Source excerpt:
Thursday, September 24, 2015

SIGHTS AND INSIGHTS - SANTIAGO, CHILE 2015

MARCH 21 – MARCH 29, 2015

WHAT A WAY TO GO! 

Sponsored by the award-winning commercial design specialists of NM Interiors Group at www.nminteriors.biz.

Let me put this as delicately as I can. Once you get to Santiago, Chile, you go in style.



Quite simply, this bathroom at the Museo Chileno de Arte Precolombino was one of the high points of my eight-day visit to Santiago. The design concept is simple. Small, cobalt blue tiles.

They’re easy to clean. Durable. Delightful. A joy to look at. It seemed akin to a discrete, cool and quiet mini-throne room sans simpering courtiers and ormolu. That’s my long-winded synonym for “(en)joy.”

Conceptually, the blue tiles seemed a perfect complement to the beautiful and marvelous antiquities we inspected there. But more about the antiquities, later. After a bathroom break.



Moving on. Actually, for the length our stay in Chili, the only bathroom that wasn't lovely - I do use that word advisedly - or spotless was at the airport. And, honestly, I've seen lots worse in Phoenix, Arizona (my home city) and elsewhere.

No, I didn't take photos of all the bathrooms I visited in Santiago. I wish I had. But here are a few from the Parque Arauco mall, not far from our hotel. 



Does this look like “Third World” living to you? 


No, this is not a “pay for use” bathroom. This is a public men’s bathroom, around 6:30 PM, in a very active mall.

Given material:
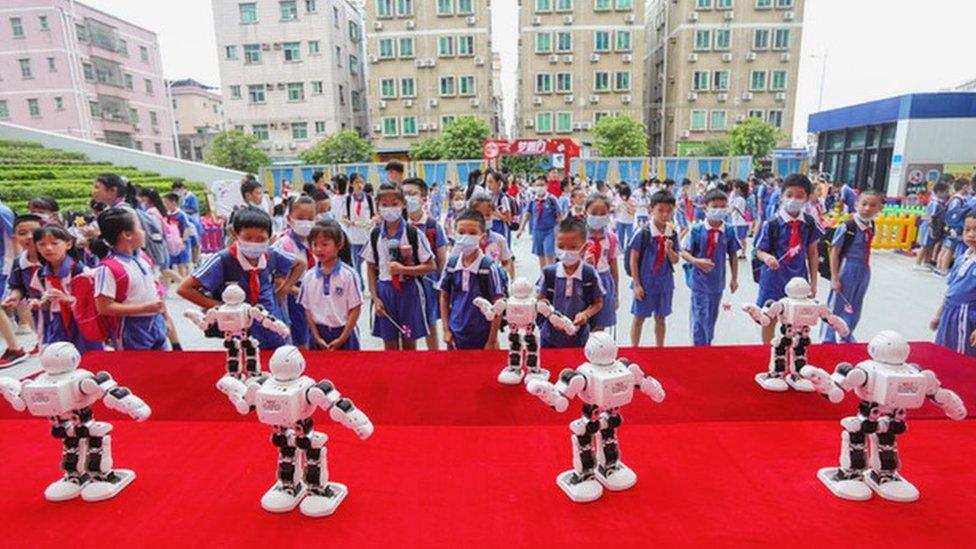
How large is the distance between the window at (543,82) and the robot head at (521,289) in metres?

Exercise:
From the Santiago travel post above, extract the passage starting with "No, I didn't take photos" and going on through "from our hotel.", copied word for word.

Exercise solution:
No, I didn't take photos of all the bathrooms I visited in Santiago. I wish I had. But here are a few from the Parque Arauco mall, not far from our hotel.